I wanted to ask about the evolution of fossil fuel companies — Shell has abandoned a lot of its oil sands assets and is positioning natural gas as a bridge to a carbon-free future. Is natural gas a distraction, or is it a bridge that gets us to where we need to be with clean energy?
Natural gas is an incredibly potent greenhouse gas. It’s a huge amount of methane, which has a much more rapid warming effect than carbon. And much of the natural gas that companies like Shell are selling is fracked natural gas, which creates even more opportunities for methane leakage and also creates all kinds of other environmental problems for water and so on. So no, I don’t think natural gas is a bridge fuel. I also don’t believe that we can take it at face value that the oil majors who have announced they are pulling out of the tar sands are doing so for good, to be honest with you. Because I think that decision has a lot more to do with the price of oil than it does with their interest in transitioning away from heavy oil.
Is it a concern that the price of oil is starting to recover?
We are seeing the price of oil climb back up, and it’s very worrying, because a lot of the decisions that have been made, like to not push ahead with Arctic drilling for example, to scale back investment in the Alberta tar sands, even to scale back fracking to some degree, are a combination of a response to political pushback and the fact that a lot of this extraction is not economic when oil is at $50 or $60 a barrel. But now that we are back around the $80 mark, it does start to make a lot more sense. So we may well start to see some of these oil majors go back in.

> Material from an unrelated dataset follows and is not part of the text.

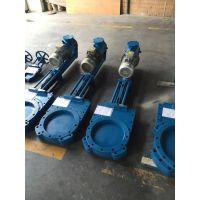 PZ273X/H-10C电液动刀型闸阀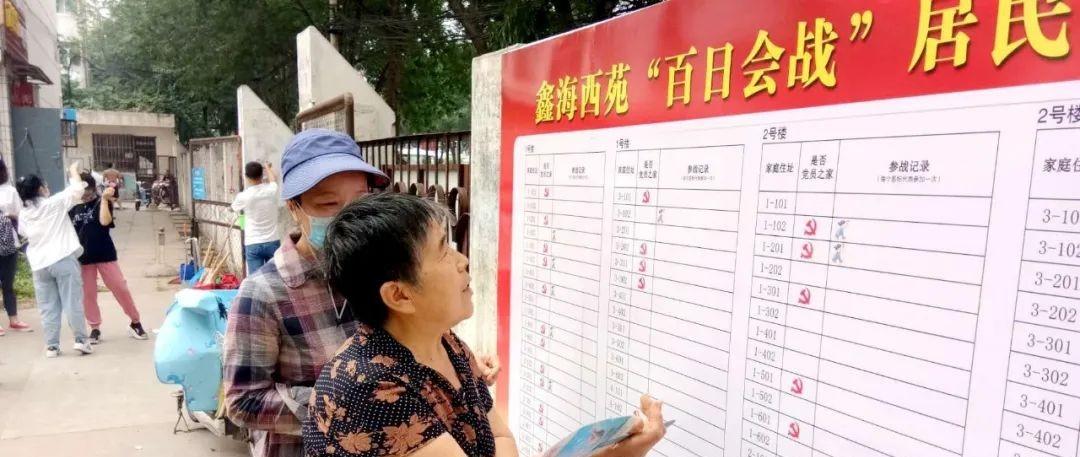 """龙港社区:""""三真""""会战尽开颜"""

One of the intriguing things about the Leap Manifesto was your look at potential sources of revenue to fund the transformation of society and economy. One of them was the whole idea of ending fossil fuel subsidies you write are worth at least $775 billion globally. Has there been any movement on that? It seems like an important thing.
Yes, it is, and Trudeau ran a campaign promising to phase out fossil fuel subsidies and he’s going in the exact opposite direction by buying the Kinder Morgan pipeline outright and becoming the owner of the Kinder Morgan expansion. So rather than phase out these subsidies to third party fossil fuel companies, they are doubling down and becoming a direct investor. [Klein adds that a group called Oil Change International continue to do good work on this issue, including a current campaign they call “separating oil and state.”]
What’s next for you? More books, more work on the Leap Manifesto? What are you doing?
I just published a little book last week [The Battle for Paradise]. It’s about Puerto Rico and the aftermath of Hurricane Maria.
The Leap Manifesto — it’s an ongoing project?
Yes. I’m still working with The Leap, which is the organization that came out of it, and a lot of the work we are doing is with groups who have taken the [manifesto] and localized it to their cities. So there are Leap groups that have formed in Los Angeles and London, really iconic cities that are looking at how they can turn this into policy at the local level. If you go to TheLeap.org you’ll see some of the stuff that is going on.